The summit opened with a session of the permanent representative committee for the African Union, which features ambassadors of the 54 member states and AU officials.
While setting pace for the session, African Union Commission chairperson Nkosazana Dlamini-Zuma called on countries to avoid focusing on national and self-interests at the expense of continental interests.
Dlamini-Zuma blamed self-interests as a reason for slow progress and movement in a number of issues such as the single aviation market.
“One of the reasons for the slow movement on some of these issues like the single African Aviation Market among others is our focus on national interests to the detriment of the continental interests. As a result, we have lost over 40 per cent market share and member states have open sky agreements with more non-African countries than they do with African countries,” she said.

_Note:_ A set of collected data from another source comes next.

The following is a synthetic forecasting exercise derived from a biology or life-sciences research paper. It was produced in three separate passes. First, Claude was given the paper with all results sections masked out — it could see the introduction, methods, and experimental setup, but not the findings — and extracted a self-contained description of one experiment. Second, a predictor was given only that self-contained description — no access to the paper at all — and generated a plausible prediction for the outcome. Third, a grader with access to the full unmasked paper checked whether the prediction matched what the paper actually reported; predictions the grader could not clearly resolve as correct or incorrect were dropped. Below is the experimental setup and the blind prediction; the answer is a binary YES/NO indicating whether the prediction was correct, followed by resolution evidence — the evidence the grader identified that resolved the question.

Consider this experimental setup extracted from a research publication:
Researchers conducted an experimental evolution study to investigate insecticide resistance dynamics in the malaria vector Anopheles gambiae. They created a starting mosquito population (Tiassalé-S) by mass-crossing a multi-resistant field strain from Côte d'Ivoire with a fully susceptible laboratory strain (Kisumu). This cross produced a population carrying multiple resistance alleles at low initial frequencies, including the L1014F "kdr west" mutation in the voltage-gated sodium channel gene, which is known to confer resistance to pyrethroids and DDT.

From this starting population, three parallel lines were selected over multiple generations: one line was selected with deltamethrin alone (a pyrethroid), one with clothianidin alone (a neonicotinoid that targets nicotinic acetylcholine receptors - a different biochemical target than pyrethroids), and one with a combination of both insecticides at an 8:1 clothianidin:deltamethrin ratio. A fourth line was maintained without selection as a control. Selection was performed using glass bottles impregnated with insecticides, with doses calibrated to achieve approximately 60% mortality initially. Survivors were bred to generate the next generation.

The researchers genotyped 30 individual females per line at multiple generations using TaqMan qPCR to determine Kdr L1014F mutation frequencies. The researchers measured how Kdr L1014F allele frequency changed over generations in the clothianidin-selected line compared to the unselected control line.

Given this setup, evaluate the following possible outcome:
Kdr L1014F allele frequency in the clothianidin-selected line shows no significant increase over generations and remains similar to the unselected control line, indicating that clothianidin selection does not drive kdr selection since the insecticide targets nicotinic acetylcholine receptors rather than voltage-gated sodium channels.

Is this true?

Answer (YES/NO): YES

Dlamini-Zuma said the implementation and realisation of the continent’s long term goals, programmes and priorities, call for solidarity and support for each other’s initiatives.
“The Agenda 2063 programmes and priorities also require a great deal of solidarity, to support each other’s initiatives and not to get bogged down into counterproductive competition among each other. The tendency of giving better market access, terms of trade, investment conditions to foreign companies, countries and non-Africans that we do among ourselves still persists,” she said.
The AU Commission chairperson also addressed a growing concern of heavy reliance on foreign funding to the Commission, saying this could hamper its ability to focus on continental priorities.
Aid dependence
Dlamini-Zuma admitted that the source of funding had somewhat affected the commission’s ability to focus on the continent’s priorities.
“You are most closely aware of the impact that the overreliance on partner funding have on the commission and organs and on our ability to focus on the continental priorities. The reality is that he who pays the piper call the tune,” she said.
According to statistics from the Southern African Legal Information Institute (SAFLII), of the $416.9 million budget for the African Union adopted for 2016, only about $170 million was secured from member states, with the rest coming from international partners.
This over-reliance on external funding has limited the capacity of the commission to address matters that people living in the continent consider critical, Dlamini-Zuma said.
She also called on the growing economies across the continent to serve as engines for the continent’s growth in skills development, research and development among other areas.
Participants were also tipped on the importance of building trading blocs that will make room for common markets, and create more opportunities for entrepreneurs and professionals.
The Government’s expectation from the summit is that it will serve as a platform to popularise the African Union and its Agenda 2063 among member states as well the understanding of Rwandans about the African Union.
Speaking at the opening of yesterday’s session, the Permanent Secretary at the Ministry of Foreign Affairs, Jeanine Kambanda, said the theme of women’s rights was close to the hearts of the Rwandan people.
“The theme, “Year of Human Rights with particular Focus on the Rights of Women,” is one that Rwandans fully identify with and I personally,” Kambanda said.
Among the expectations of the two-day session include coming up with an agenda for the summit that will be tabled before the executive council scheduled to take place beginning Wednesday.